◆ Text shown:
Start of Block

Wrong if: Shoulders shrugged to ears (passive hang — fine for decompression but not for building grip). Grip failing below 20s (try chalk or mixed grip to extend sets).
Advance when: All 3 sets hit 60 sec with active shoulders. Don't chase longer holds — move to fat grip instead.
Watch Demo (Dead Hang)
2
Fat Grip Dead Hang current focus
3 x max hold (goal: 30s)
Why for YOU: Towel wrapped around the bar forces open-hand grip — fingers can't close around it. This builds crush grip and forearm endurance that transfers to everything: carries, rows, pull-ups. Three root causes (glute med via carries, grip, core) converge through grip work.
  1. Wrap a towel around the pull-up bar thick enough that your fingers can't fully close.
  2. Overhand grip, active shoulders.
  3. Hang for max time. This will be MUCH shorter than bare bar — that's normal.
  4. 3 sets with 90-120s rest.
  5. When all 3 sets hit 30s: thicker towel or move to asymmetric hangs.
Key cue: "Wrap the towel thick enough that your fingers can't touch your palm — that's the fat grip stimulus." If it's too easy, the towel isn't thick enough.
Feels right: Forearms light up much faster than bare bar. Fingers fighting to stay open around the towel. You'll feel muscles in your forearms you didn't know existed. The "pump" feeling is intense.
Wrong if: Fingers closing fully around the bar (towel too thin — add more wraps). Wrist flexed (keep wrist neutral). Dropping before forearms burn (grip should fail before arms).
Advance when: All 3 sets hit 30 sec. Then either thicken the towel or move to asymmetric hangs.
Watch Demo (Fat Grip Hang)
3
Asymmetric Dead Hang (70/30)
3 x 15-20s per side
Why for YOU: Bridge between two-arm and one-arm. One hand grips the bar, the other grips the wrist of the hanging arm. Progressively shift more weight to the hanging arm: 70/30, then 80/20, then 90/10.
  1. Hang from the bar with one hand.
  2. Other hand grips the wrist of the hanging arm.
  3. Start at ~70% weight on the bar hand, 30% on the assist hand.
  4. Hold 15-20 seconds per side. 3 sets each side.
  5. Progress: reduce assist hand contribution over weeks.
Key cue: "Active shoulder on the heavy hand — keep it pulled down." The assist hand is there for safety and load reduction, not to do the work.
Feels right: The bar hand is working much harder. You can feel the difference in loading between hands. The bar hand's forearm pumps faster than a regular hang.
Wrong if: Equal weight on both hands (that's just a regular hang). Swinging or rotating (engage core, squeeze glutes). Assist hand doing most of the work.
Advance when: 3 x 20 sec per side at 70/30. Then progress to 80/20, then 90/10, then strap-assist one-arm.

End of Block

◆ What you will do:
A. According to the hang training guide, how much rest is taken between the three sets of the fat grip dead hang?
B. Reproduce the part of the hang training guide that opens with the words containing "2. Other hand" and closes with "of the work.".
The data that follows has no connection to the hang training guide.

◆ Entries supplied:
Start of Block

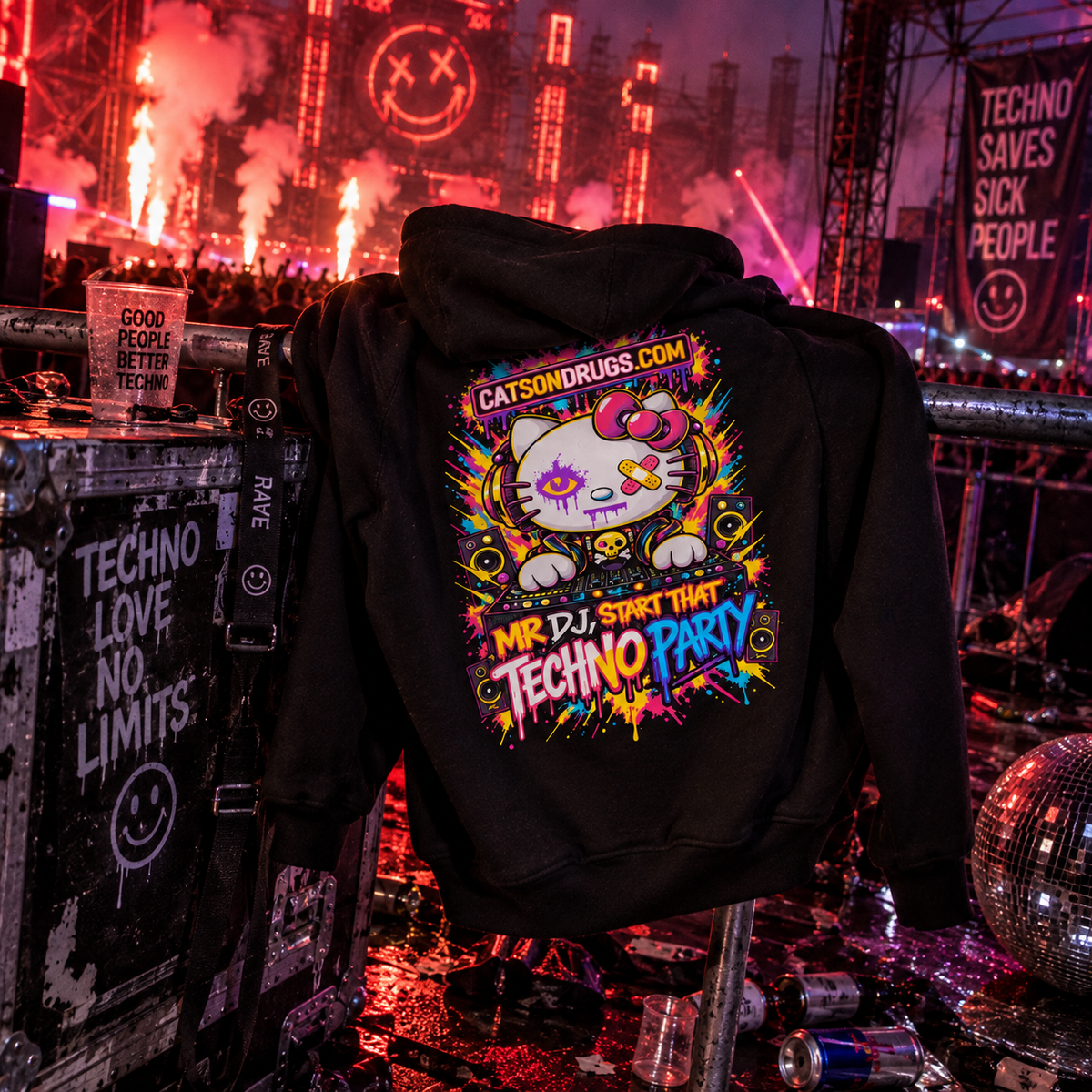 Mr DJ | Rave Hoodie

End of Block
Start of Block

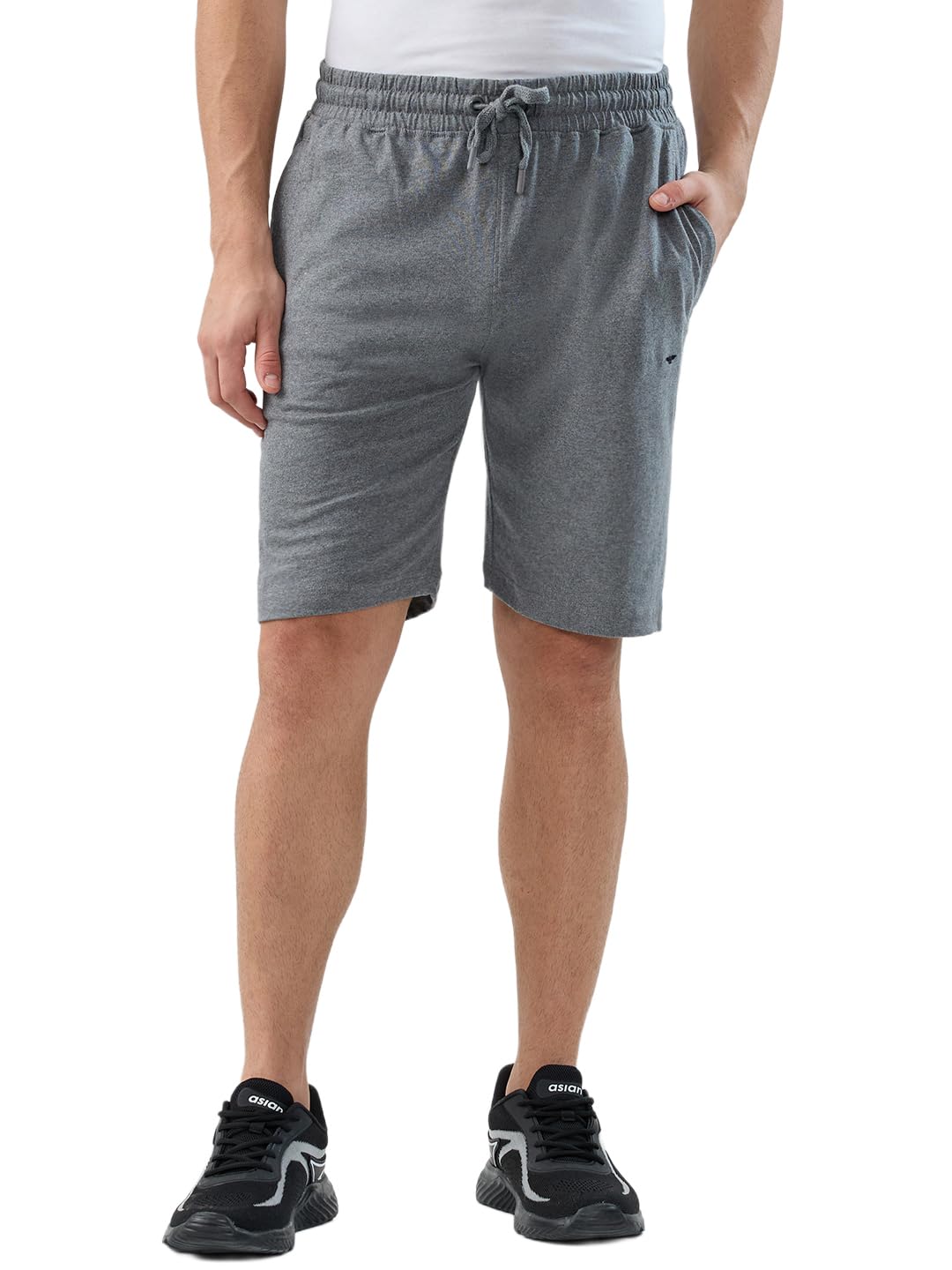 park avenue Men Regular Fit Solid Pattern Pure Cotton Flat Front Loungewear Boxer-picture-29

End of Block

◆ Answers for the tasks:
A. 90-120 seconds.

B.
2. Other hand grips the wrist of the hanging arm.
  3. Start at ~70% weight on the bar hand, 30% on the assist hand.
  4. Hold 15-20 seconds per side. 3 sets each side.
  5. Progress: reduce assist hand contribution over weeks.
Key cue: "Active shoulder on the heavy hand — keep it pulled down." The assist hand is there for safety and load reduction, not to do the work.
Feels right: The bar hand is working much harder. You can feel the difference in loading between hands. The bar hand's forearm pumps faster than a regular hang.
Wrong if: Equal weight on both hands (that's just a regular hang). Swinging or rotating (engage core, squeeze glutes). Assist hand doing most of the work.